Papst Pius IV. ließ das Tor ab 1561 an der Stelle der älteren Porta Nomentana errichten, wobei Michelangelo die ursprünglichen Entwürfe lieferte. Am 20. September 1870 brachen italienische Truppen durch die Mauer nahe dem Tor und besiegelten damit die Eingliederung Roms ins vereinte Königreich Italien.
Der Name erinnert an Papst Pius IV., der das Tor in Auftrag gab, und noch heute führt die Via Nomentana durch seinen Bogen in die Stadt hinein. Besucher bemerken die Mauer aus der Antike, die links und rechts des Durchgangs weiterläuft und an dieser Stelle noch immer den alten Verlauf der Stadtbefestigung nachzeichnet.
Das Tor ist von der Straße aus frei einsehbar und der Bogen bleibt begehbar, da er weiterhin als Durchgang dient. Das Museum im Innern öffnet an ausgewählten Tagen und zeigt Ausstellungsstücke zur Geschichte der Bersaglieri.

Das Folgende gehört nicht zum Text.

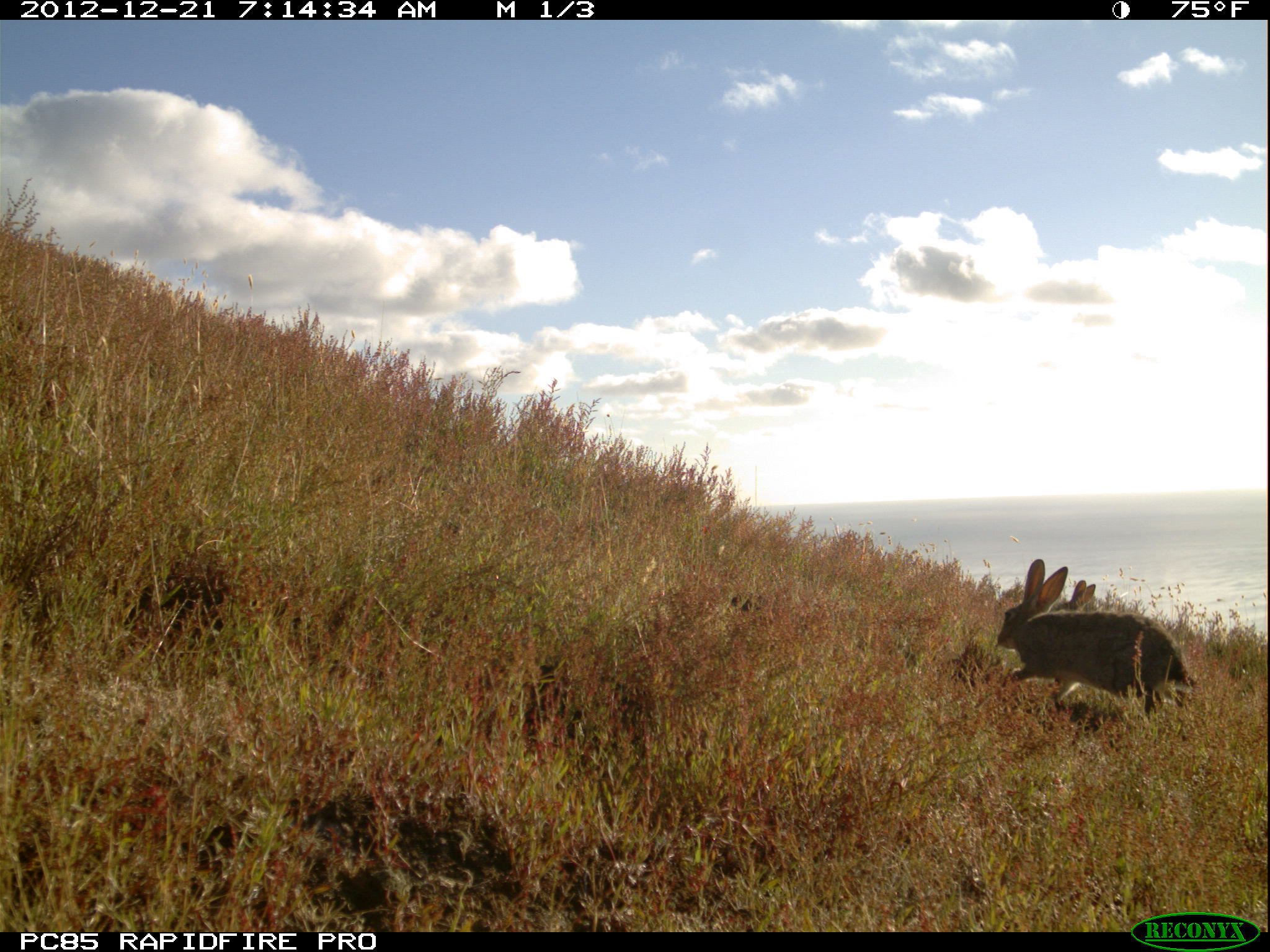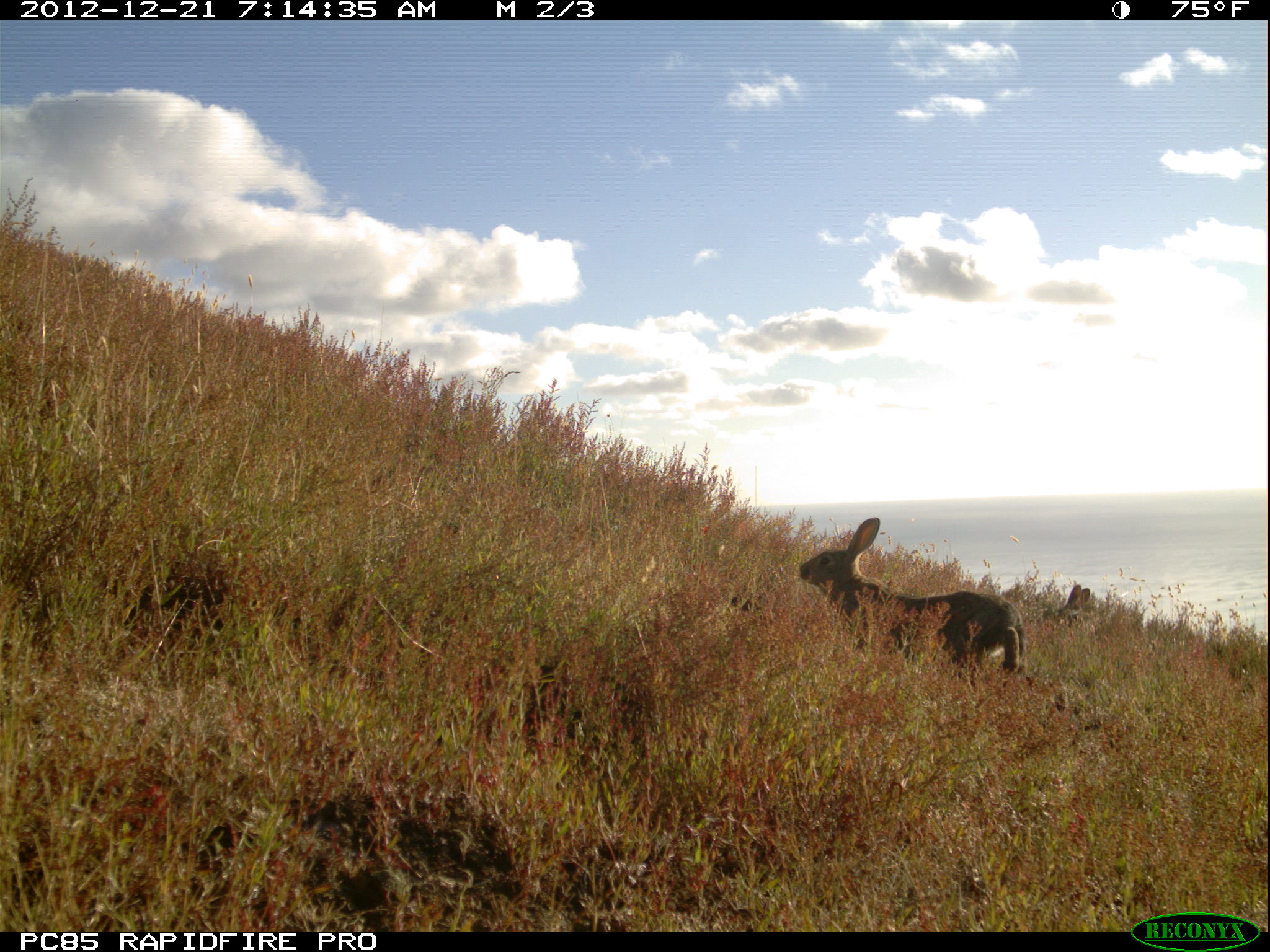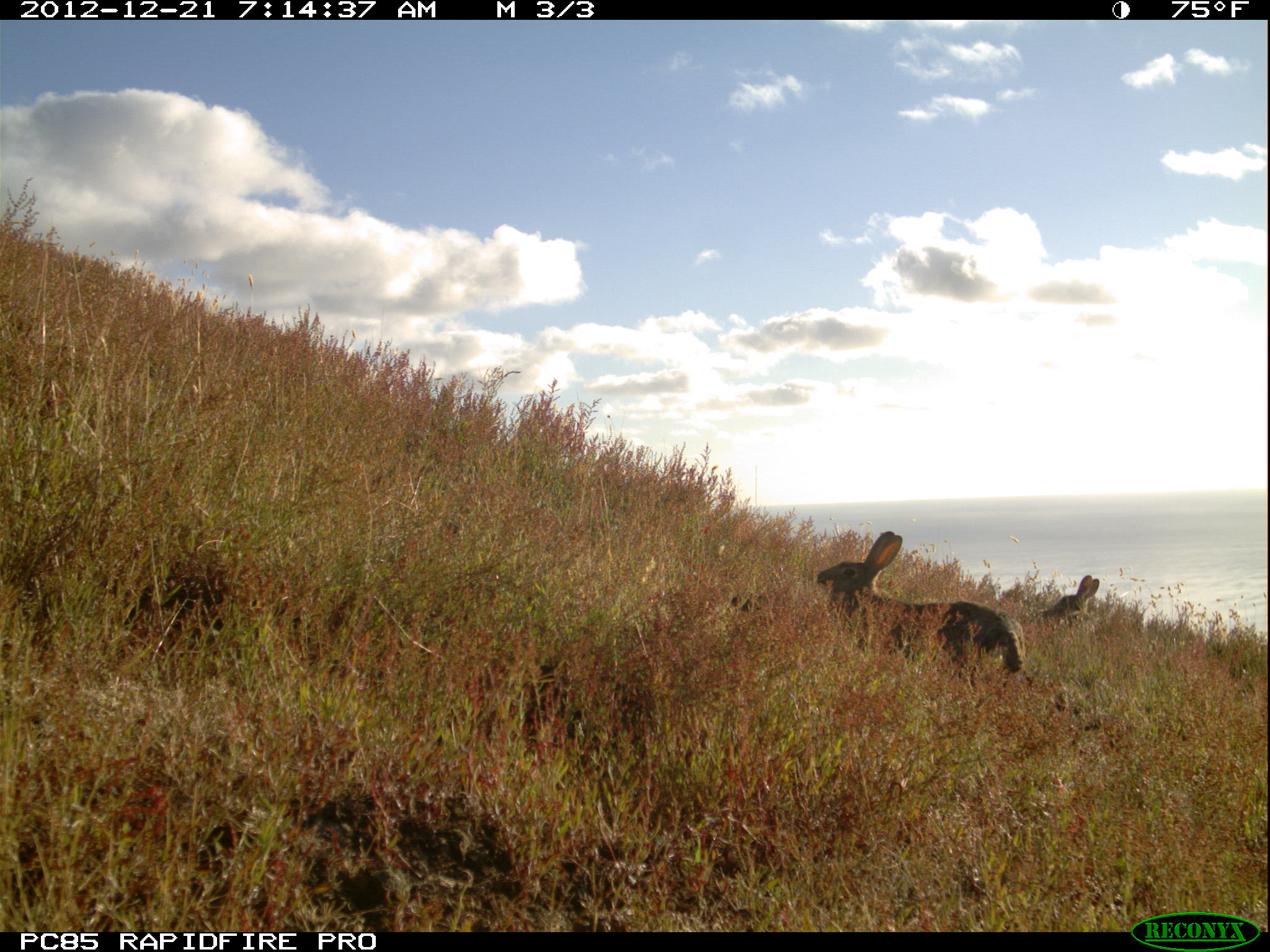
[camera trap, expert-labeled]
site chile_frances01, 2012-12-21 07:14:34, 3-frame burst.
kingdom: Animalia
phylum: Chordata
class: Mammalia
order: Lagomorpha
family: Leporidae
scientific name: Leporidae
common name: rabbits and hares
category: rabbit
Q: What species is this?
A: Rabbit (rabbits and hares) (Leporidae).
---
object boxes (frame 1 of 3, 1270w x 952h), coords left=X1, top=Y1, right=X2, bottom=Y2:
rabbit: left=985, top=559, right=1204, bottom=728; left=1045, top=576, right=1100, bottom=625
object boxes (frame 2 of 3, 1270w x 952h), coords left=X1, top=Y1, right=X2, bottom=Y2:
rabbit: left=794, top=519, right=1024, bottom=686; left=1052, top=581, right=1093, bottom=627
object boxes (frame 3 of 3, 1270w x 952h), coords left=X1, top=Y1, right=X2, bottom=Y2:
rabbit: left=811, top=531, right=1028, bottom=691; left=1036, top=575, right=1098, bottom=630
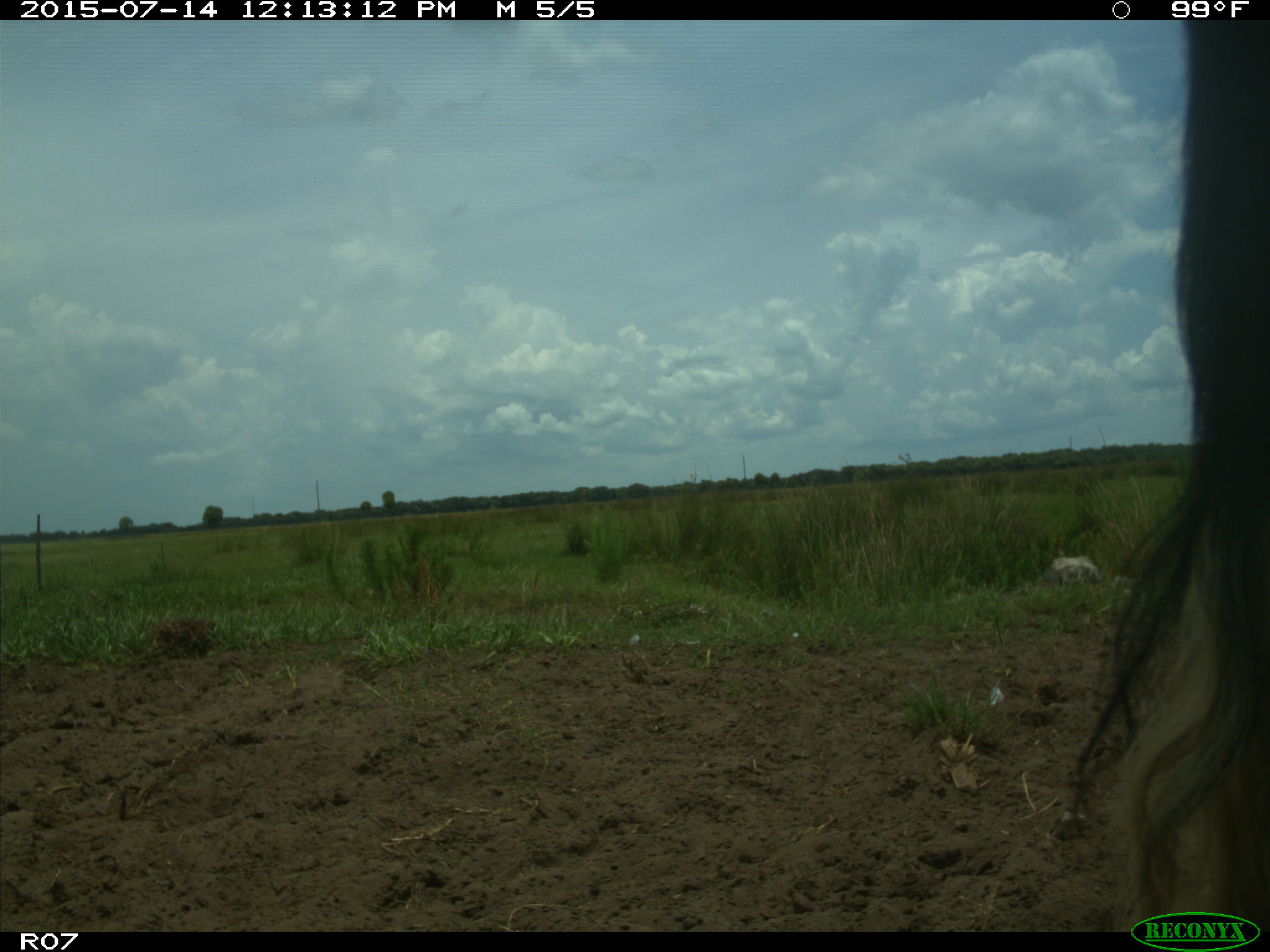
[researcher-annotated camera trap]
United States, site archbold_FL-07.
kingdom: Animalia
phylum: Chordata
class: Mammalia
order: Artiodactyla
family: Bovidae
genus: Bos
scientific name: Bos taurus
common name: domestic cow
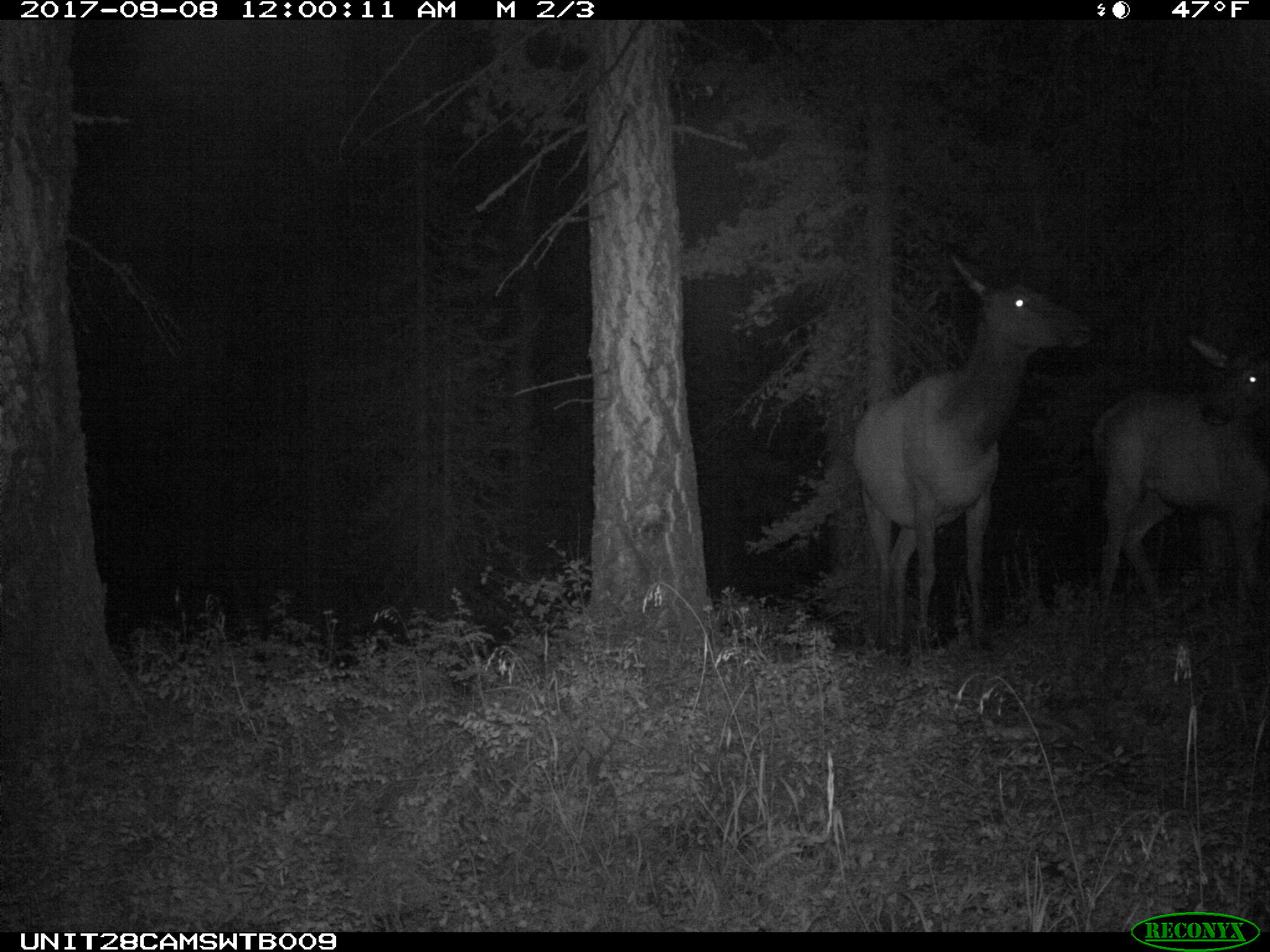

Eine Medaille aus Bronze von 1561, geprägt von Gian Federico Bonzagna, bewahrt das ursprüngliche Konzept Michelangelos, das vom tatsächlich ausgeführten Bau abweicht. Das Museo Storico dei Bersaglieri im Innern des Tors sammelt Uniformen, Waffen und Dokumente dieser Truppengattung, die bei der Einnahme der Stadt eine zentrale Rolle spielte.